Start of Material provided
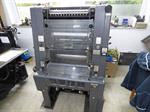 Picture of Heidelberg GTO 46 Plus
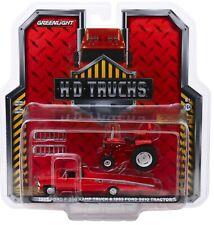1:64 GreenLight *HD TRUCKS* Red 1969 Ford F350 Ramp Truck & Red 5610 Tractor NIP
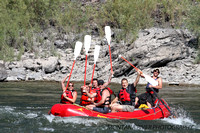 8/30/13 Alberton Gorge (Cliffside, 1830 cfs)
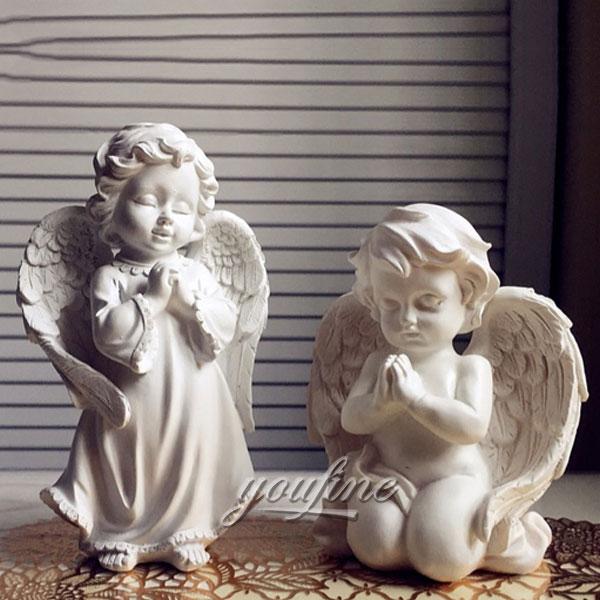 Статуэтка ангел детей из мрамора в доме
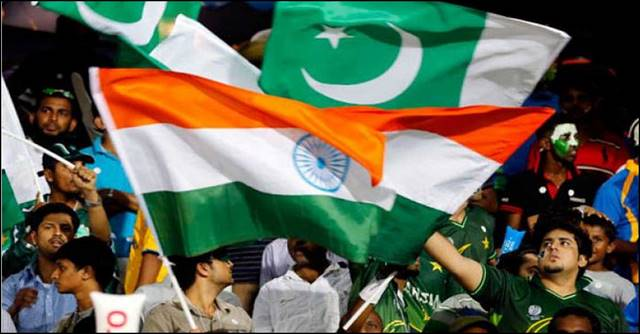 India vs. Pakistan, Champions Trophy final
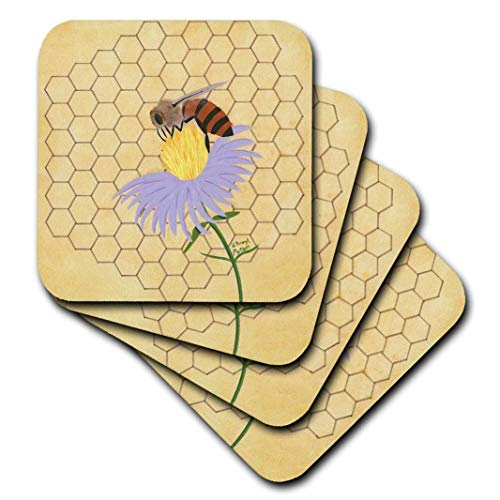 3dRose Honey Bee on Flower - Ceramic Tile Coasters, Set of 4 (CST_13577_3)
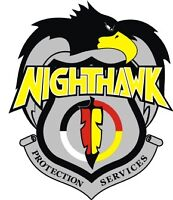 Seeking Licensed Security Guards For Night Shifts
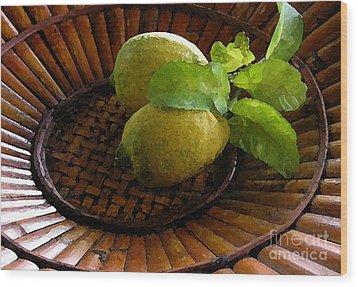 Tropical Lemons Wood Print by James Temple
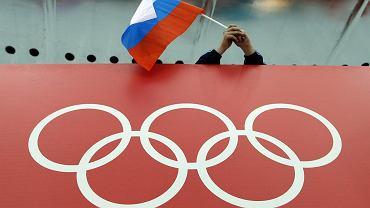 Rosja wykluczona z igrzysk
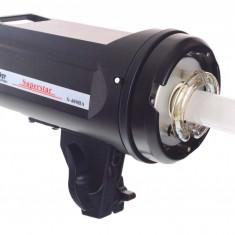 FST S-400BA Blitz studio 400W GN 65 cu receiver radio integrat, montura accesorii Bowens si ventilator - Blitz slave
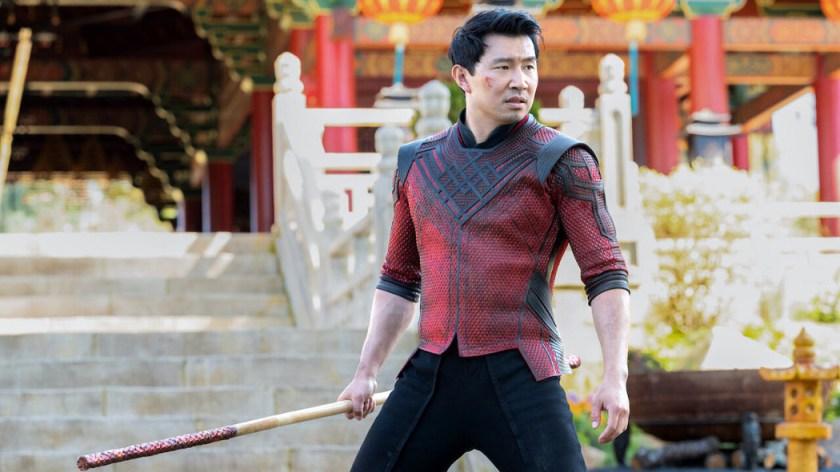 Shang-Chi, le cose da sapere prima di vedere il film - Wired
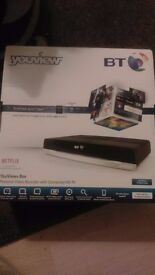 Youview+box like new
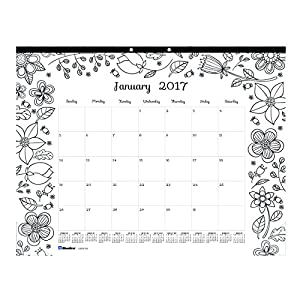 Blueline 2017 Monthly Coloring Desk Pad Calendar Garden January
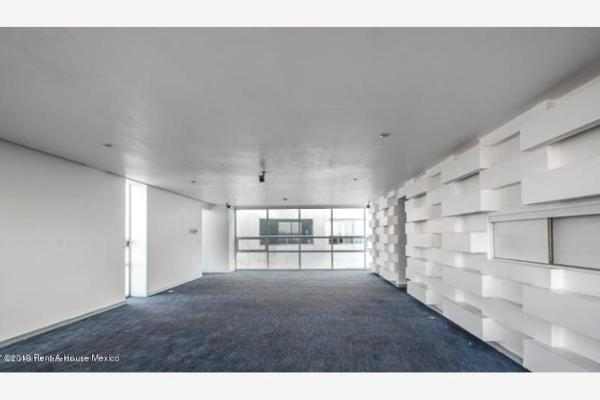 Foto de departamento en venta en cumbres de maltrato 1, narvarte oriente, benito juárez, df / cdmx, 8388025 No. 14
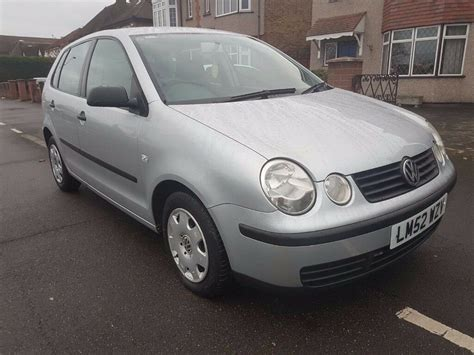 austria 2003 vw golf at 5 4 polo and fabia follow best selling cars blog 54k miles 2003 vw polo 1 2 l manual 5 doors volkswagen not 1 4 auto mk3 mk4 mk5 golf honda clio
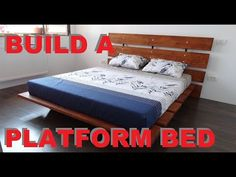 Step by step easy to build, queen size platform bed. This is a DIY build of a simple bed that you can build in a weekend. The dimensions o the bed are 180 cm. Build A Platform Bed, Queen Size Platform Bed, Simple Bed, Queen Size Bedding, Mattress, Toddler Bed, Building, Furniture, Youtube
End of Material provided
Assigned task: Leave out the pictures, and write out exactly the lines from the line containing "austria 2003 vw" through the end of the records above.

Result of the exercise:
 austria 2003 vw golf at 5 4 polo and fabia follow best selling cars blog 54k miles 2003 vw polo 1 2 l manual 5 doors volkswagen not 1 4 auto mk3 mk4 mk5 golf honda clio
 Step by step easy to build, queen size platform bed. This is a DIY build of a simple bed that you can build in a weekend. The dimensions o the bed are 180 cm. Build A Platform Bed, Queen Size Platform Bed, Simple Bed, Queen Size Bedding, Mattress, Toddler Bed, Building, Furniture, Youtube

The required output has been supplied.